> **TASK TO COMPLETE**: Do not include the pictures; repeat the rest of the data exactly.

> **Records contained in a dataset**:
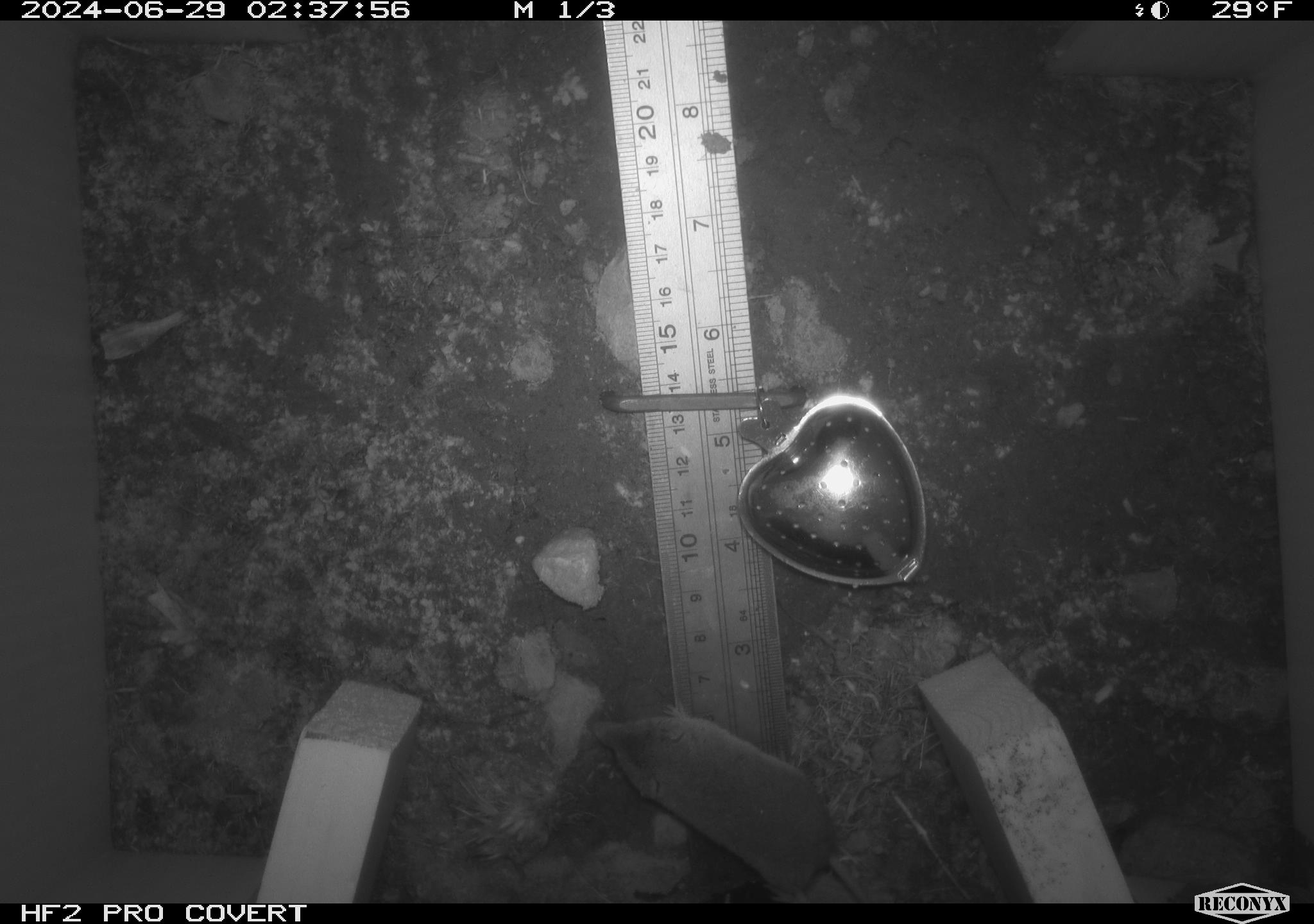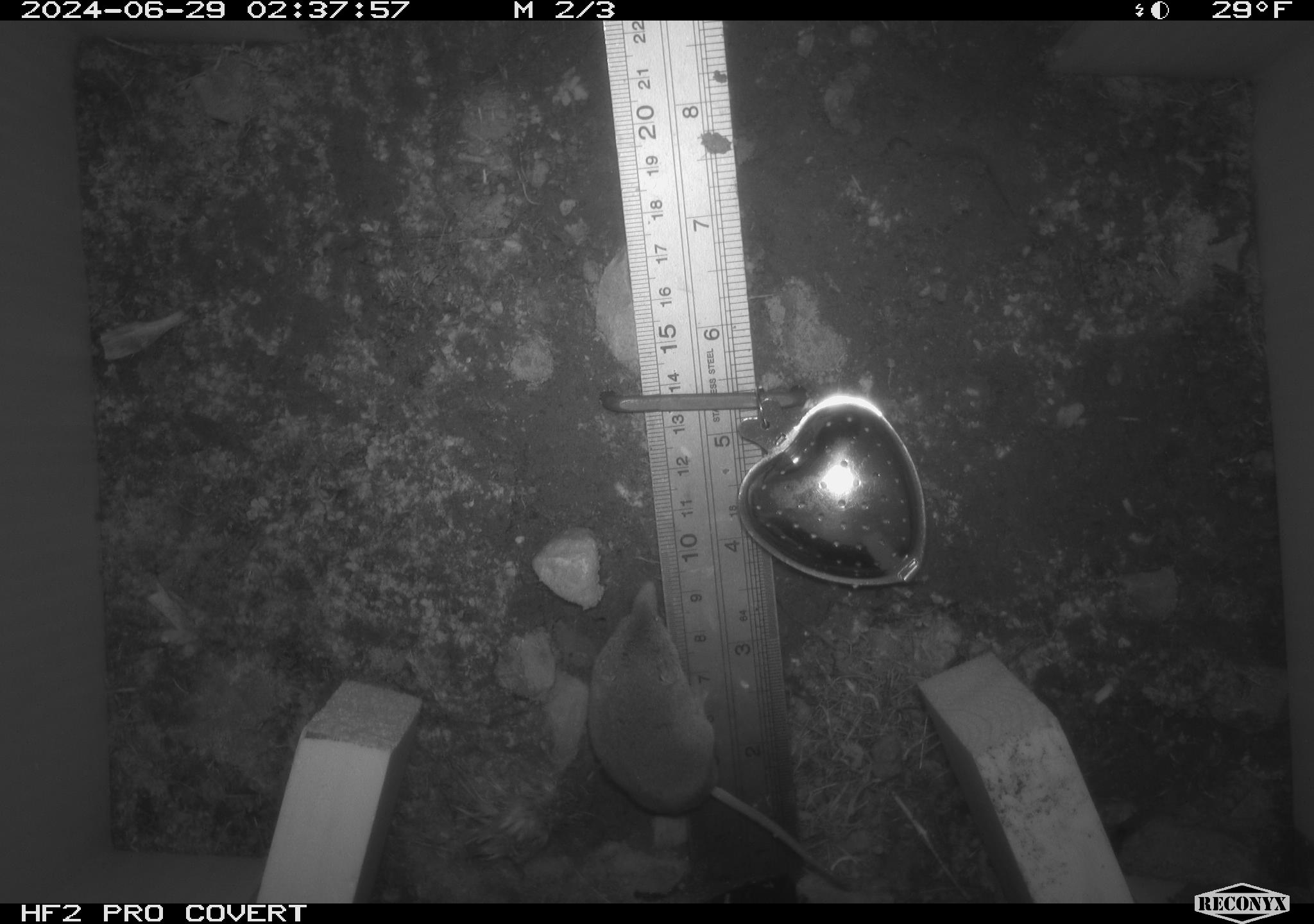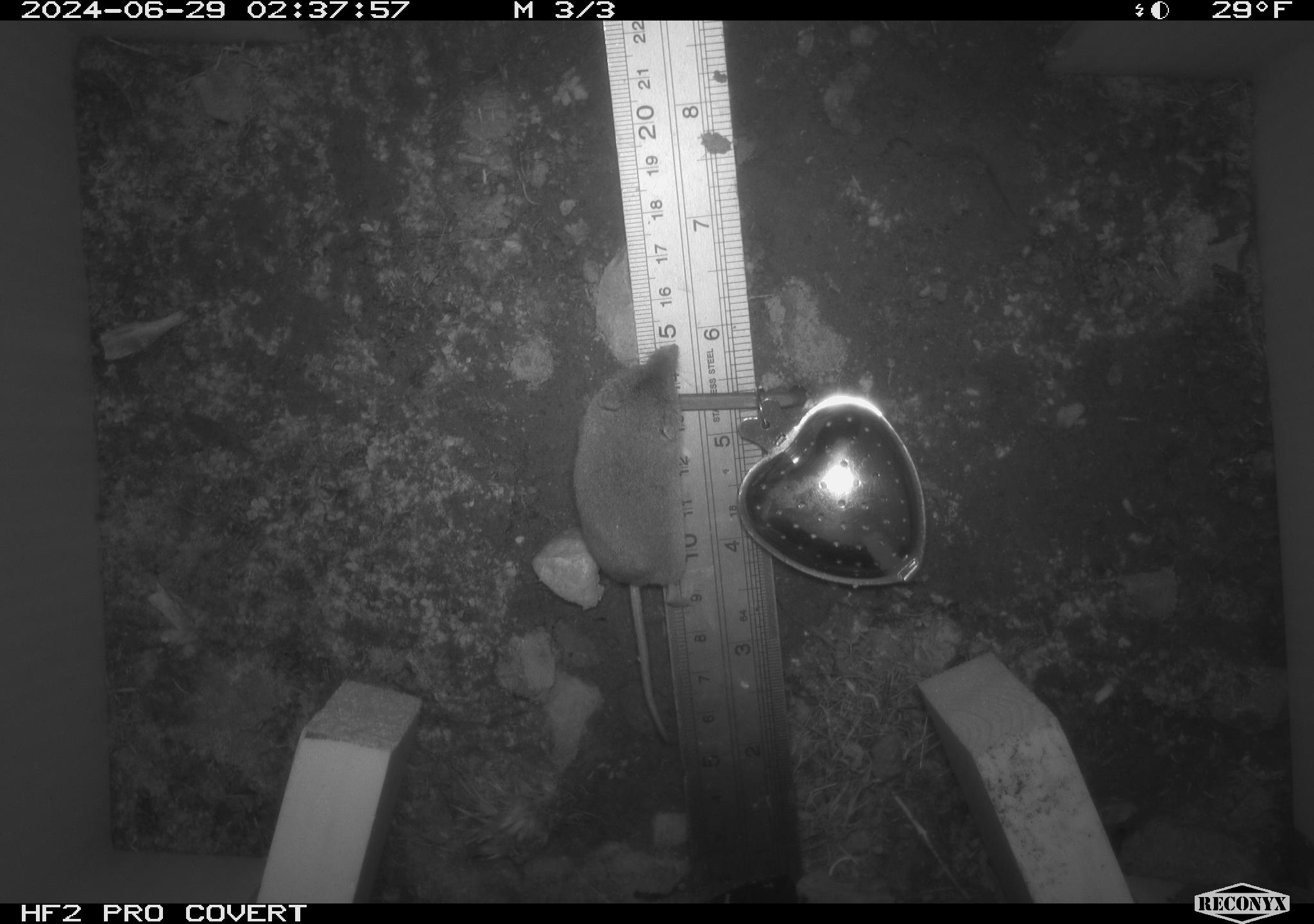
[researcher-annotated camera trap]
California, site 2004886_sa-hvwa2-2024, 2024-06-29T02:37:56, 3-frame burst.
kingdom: Animalia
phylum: Chordata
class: Mammalia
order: Eulipotyphla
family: Soricidae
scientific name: Soricidae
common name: shrews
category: soricidae family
Soricidae family (shrews) (Soricidae).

> **RESPONSE**:
[researcher-annotated camera trap]
California, site 2004886_sa-hvwa2-2024, 2024-06-29T02:37:56, 3-frame burst.
kingdom: Animalia
phylum: Chordata
class: Mammalia
order: Eulipotyphla
family: Soricidae
scientific name: Soricidae
common name: shrews
category: soricidae family
Soricidae family (shrews) (Soricidae).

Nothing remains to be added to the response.